When the doctor said that it was time to discuss having a caesarian section, I was relieved.  My mother had delivered all three of her children this way, and everything about my pregnancy had followed hers quite closely.  I had hoped and planned for a vaginal delivery, but I was now perfectly okay with turning over the reins to my doctor.  I didn’t like being separated from my husband while I was prepped in the operating room, but the hospital staff was kind, and my sweet nurse was extending her shift to stay with me.
The table was cold, and I shivered uncontrollably.  The lights made my eyes water, but my arms were stretched out to either side and strapped down for the operation.  When the doctor asked me if I could feel the instruments on my skin, I realized that I couldn’t and that I hadn’t felt a contraction in a while.  They had stopped the Pitocin, and the anesthesia was finally working.
Just before 4:30 AM on New Year’s Eve, my husband arrived in the operating room, camera in hand, and stood by my head while the doctor opened me up.  I felt very little, just a few gentle poking and tugging sensations.  My husband peeked over the paper divider blocking my view of the guts and gore and actually took a photo of my brand new baby girl as soon as she was out, still covered in my blood.  The staff reminded him that he wasn’t supposed to do that, but I’m glad I have that picture.
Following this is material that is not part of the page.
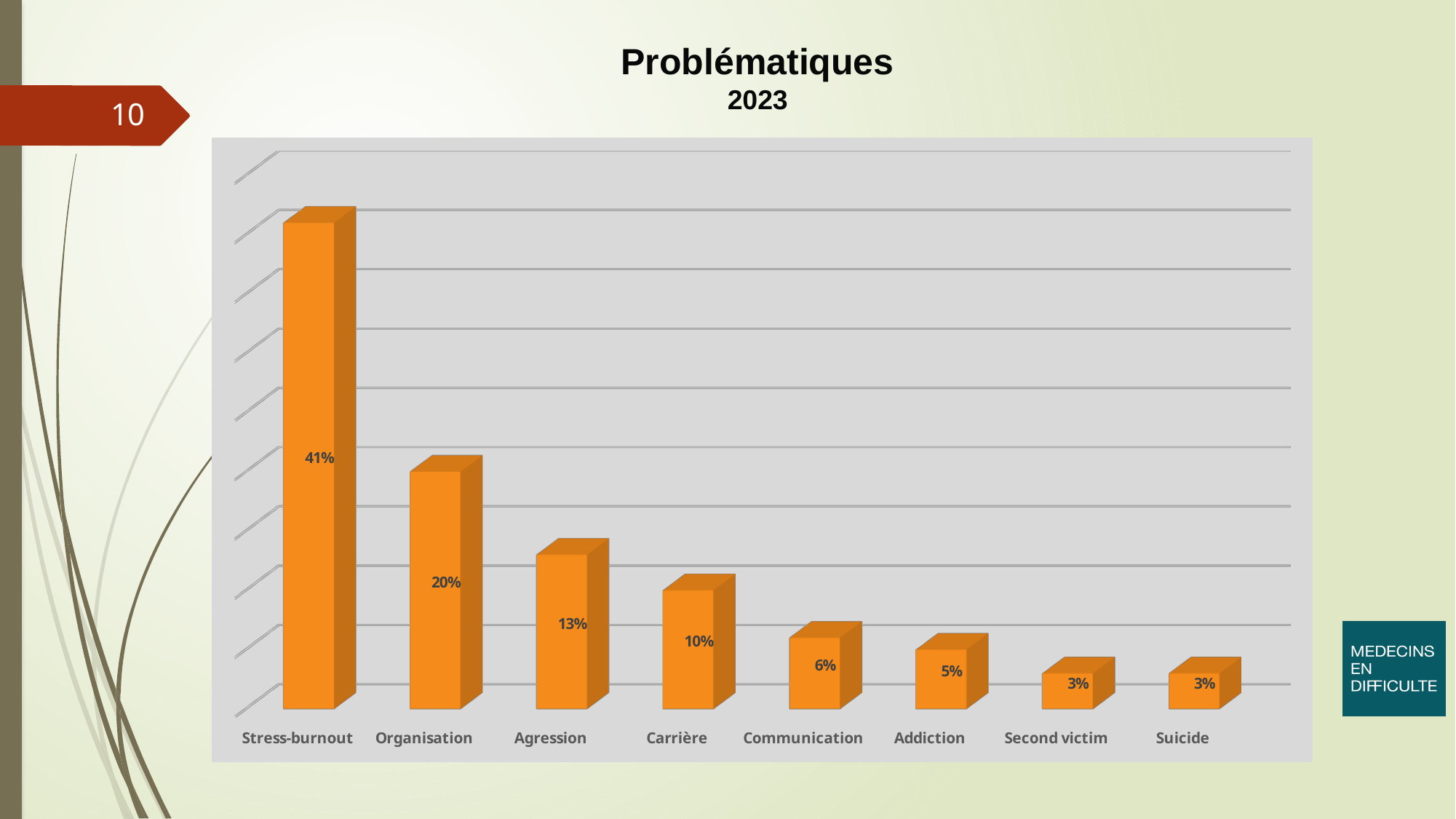
What is the value for Agression? 13% Which category has the highest value? Stress-burnout What is the difference between the values for Carrière and Addiction? 5% How many categories are shown on the chart? 8 What is the title of the chart? Problématiques 2023 What is the difference between the values for Stress-burnout and Organisation? 21% Which is larger, the value for Agression or the value for Carrière? Agression What is the value for Communication? 6% What is the value for Organisation? 20% Do the values rise or fall from left to right along the x axis? Fall What kind of chart is shown on the slide? Bar chart What is the value for Stress-burnout? 41%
After giving me a quick peek, the nurses cleaned up my perfect baby girl, weighed her, swaddled her, and brought her to me for a kiss.  She and her daddy left the room for all of her check-ups.  I lay numbly on the operating table as the doctor put my body back together.  It didn’t seem real to me.  But when I made it to the recovery room and my healthy little angel was finally in my arms, I realized that this was as real a moment as I would ever have.